Short descriptive text snippets:
━━━━━━━━━━

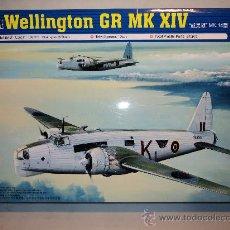 Maquetas: KIT WELLINGTON GR MK XIV, ESCALA 1/72, MARCA TRUMPETER.. Lote 29550761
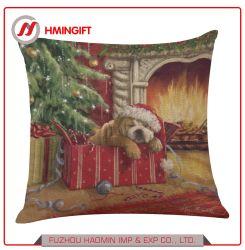 Les animaux de la Série de noël oreiller, coussin pour chiens et chats de Noël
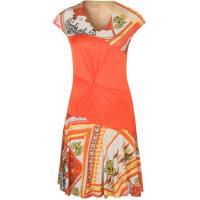 Versace Jeans Sukienka z dżerseju pomarańczowy 1VJ21C00D-B00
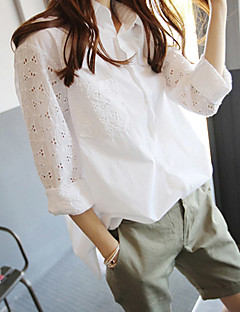 Brokade Tynn Langermet,Skjortekrage Skjorte Ensfarget Blomstret Vår Sommer Vintage Avslappet Dame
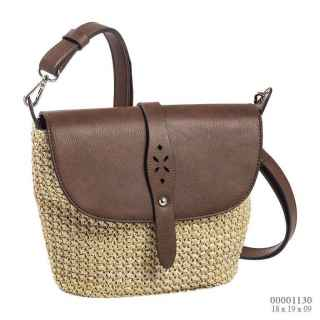 imagen Cross-body bag Chopa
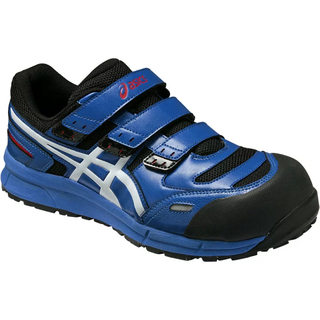 asics - asics[アシックス] ウィンジョブ A種先芯 耐滑ソール 安全靴作業用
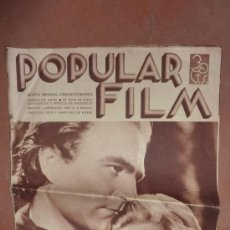 Cine: REVISTA CINEMATOGRAFICA POPULAR FILM. DE CINE, NUM 476, 3 OCTUBRE 1935. ANTIGUA DE LA REPUBLICA.. Lote 22085292
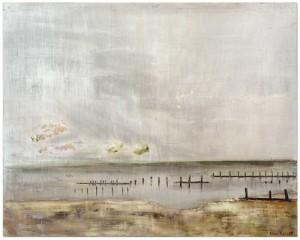 Silent Water by Alice Cescatti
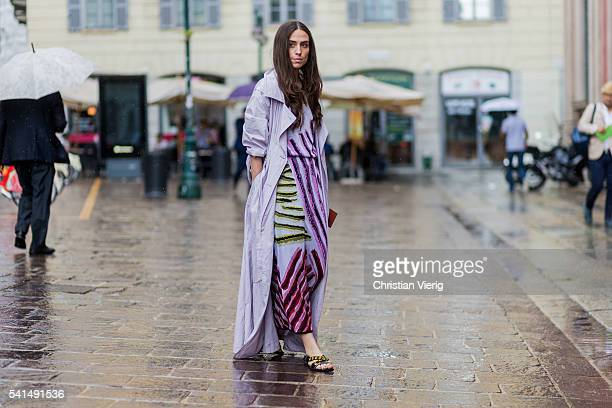 Erika Boldrin wearing a pink trench coat and Missoni dress outside Missoni during the Milan Men's Fashion Week Spring/Summer 2017 on June 19 2016 in...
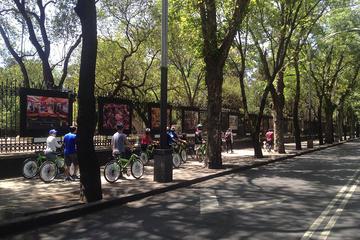 Excursão de bicicleta e cultura na Cidade do México, incluindo o...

━━━━━━━━━━

▶ Problem requirements
Working from the line containing "Cine: REVISTA CINEMATOGRAFICA" to the last line of the data, retype every line exactly, both ends included, and leave out all pictures.

▶ Exercise answer
 Cine: REVISTA CINEMATOGRAFICA POPULAR FILM. DE CINE, NUM 476, 3 OCTUBRE 1935. ANTIGUA DE LA REPUBLICA.. Lote 22085292
 Silent Water by Alice Cescatti
 Erika Boldrin wearing a pink trench coat and Missoni dress outside Missoni during the Milan Men's Fashion Week Spring/Summer 2017 on June 19 2016 in...
 Excursão de bicicleta e cultura na Cidade do México, incluindo o...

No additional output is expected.